* **Input for this task**:
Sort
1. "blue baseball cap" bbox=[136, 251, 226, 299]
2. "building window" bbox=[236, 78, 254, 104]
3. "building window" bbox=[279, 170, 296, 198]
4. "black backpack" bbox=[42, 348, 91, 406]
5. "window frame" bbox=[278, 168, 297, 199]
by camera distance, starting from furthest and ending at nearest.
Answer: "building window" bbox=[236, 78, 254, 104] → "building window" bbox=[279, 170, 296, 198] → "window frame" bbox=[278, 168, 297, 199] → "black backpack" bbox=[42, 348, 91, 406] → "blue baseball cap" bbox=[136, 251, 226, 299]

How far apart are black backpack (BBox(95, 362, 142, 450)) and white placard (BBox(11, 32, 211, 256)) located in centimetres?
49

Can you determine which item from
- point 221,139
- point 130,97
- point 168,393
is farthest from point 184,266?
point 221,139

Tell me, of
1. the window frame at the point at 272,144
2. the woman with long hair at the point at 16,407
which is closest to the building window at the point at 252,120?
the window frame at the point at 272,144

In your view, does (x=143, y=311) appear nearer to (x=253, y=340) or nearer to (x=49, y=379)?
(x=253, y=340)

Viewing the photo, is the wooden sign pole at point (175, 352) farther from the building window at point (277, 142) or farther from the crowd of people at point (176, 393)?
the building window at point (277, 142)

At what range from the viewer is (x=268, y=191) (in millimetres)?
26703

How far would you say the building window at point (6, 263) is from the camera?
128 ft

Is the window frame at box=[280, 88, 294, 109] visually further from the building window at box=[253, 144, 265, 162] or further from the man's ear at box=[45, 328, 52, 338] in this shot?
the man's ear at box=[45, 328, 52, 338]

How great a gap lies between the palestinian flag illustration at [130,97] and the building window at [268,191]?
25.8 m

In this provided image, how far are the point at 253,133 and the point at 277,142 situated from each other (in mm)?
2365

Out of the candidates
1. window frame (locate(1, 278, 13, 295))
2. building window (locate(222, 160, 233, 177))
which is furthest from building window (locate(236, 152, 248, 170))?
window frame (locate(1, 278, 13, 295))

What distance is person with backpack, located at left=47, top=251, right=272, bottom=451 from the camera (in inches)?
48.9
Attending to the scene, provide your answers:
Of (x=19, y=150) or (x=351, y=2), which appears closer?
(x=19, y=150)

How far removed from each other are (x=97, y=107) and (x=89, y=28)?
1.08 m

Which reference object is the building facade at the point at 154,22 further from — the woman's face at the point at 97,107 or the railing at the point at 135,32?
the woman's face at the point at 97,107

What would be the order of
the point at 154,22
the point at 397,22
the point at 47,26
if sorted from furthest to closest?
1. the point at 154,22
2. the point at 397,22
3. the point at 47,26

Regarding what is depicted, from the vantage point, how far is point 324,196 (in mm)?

* **Exercise directions**: Print the entries exactly. Include every one.

* **In response**:
Sort
1. "blue baseball cap" bbox=[136, 251, 226, 299]
2. "building window" bbox=[236, 78, 254, 104]
3. "building window" bbox=[279, 170, 296, 198]
4. "black backpack" bbox=[42, 348, 91, 406]
5. "window frame" bbox=[278, 168, 297, 199]
by camera distance, starting from furthest and ending at nearest.
Answer: "building window" bbox=[236, 78, 254, 104] → "building window" bbox=[279, 170, 296, 198] → "window frame" bbox=[278, 168, 297, 199] → "black backpack" bbox=[42, 348, 91, 406] → "blue baseball cap" bbox=[136, 251, 226, 299]

How far apart are black backpack (BBox(95, 362, 142, 450)) and white placard (BBox(11, 32, 211, 256)) located in centimetres?
49

Can you determine which item from
- point 221,139
- point 130,97
- point 168,393
is farthest from point 184,266?
point 221,139

Tell me, of
1. the window frame at the point at 272,144
2. the woman with long hair at the point at 16,407
which is closest to the building window at the point at 252,120?
the window frame at the point at 272,144

In your view, does (x=143, y=311) appear nearer to (x=253, y=340) or nearer to (x=49, y=379)?
(x=253, y=340)

Viewing the photo, is the wooden sign pole at point (175, 352) farther from the building window at point (277, 142) or farther from the crowd of people at point (176, 393)?
the building window at point (277, 142)

At what range from the viewer is (x=268, y=191) (in millimetres)?
26703

How far would you say the building window at point (6, 263) is from the camera?
128 ft

Is the window frame at box=[280, 88, 294, 109] visually further from the building window at box=[253, 144, 265, 162] or further from the man's ear at box=[45, 328, 52, 338] in this shot?
the man's ear at box=[45, 328, 52, 338]

How great a gap lies between the palestinian flag illustration at [130,97] and the building window at [268,191]?
25.8 m

In this provided image, how far are the point at 253,133 and the point at 277,142 situated from each other (in mm)?
2365

Out of the candidates
1. window frame (locate(1, 278, 13, 295))
2. building window (locate(222, 160, 233, 177))
which is furthest from building window (locate(236, 152, 248, 170))?
window frame (locate(1, 278, 13, 295))

What distance is person with backpack, located at left=47, top=251, right=272, bottom=451 from the camera (in inches)?
48.9
Attending to the scene, provide your answers:
Of (x=19, y=150) or (x=351, y=2), which appears closer?
(x=19, y=150)

How far removed from each other are (x=97, y=107) and (x=89, y=28)?
1.08 m

Which reference object is the building facade at the point at 154,22 further from — the woman's face at the point at 97,107 or the railing at the point at 135,32?
the woman's face at the point at 97,107

What would be the order of
the point at 154,22
the point at 397,22
the point at 47,26
if sorted from furthest to closest?
1. the point at 154,22
2. the point at 397,22
3. the point at 47,26

Regarding what is depicted, from the vantage point, how far is point 324,196 (in mm)?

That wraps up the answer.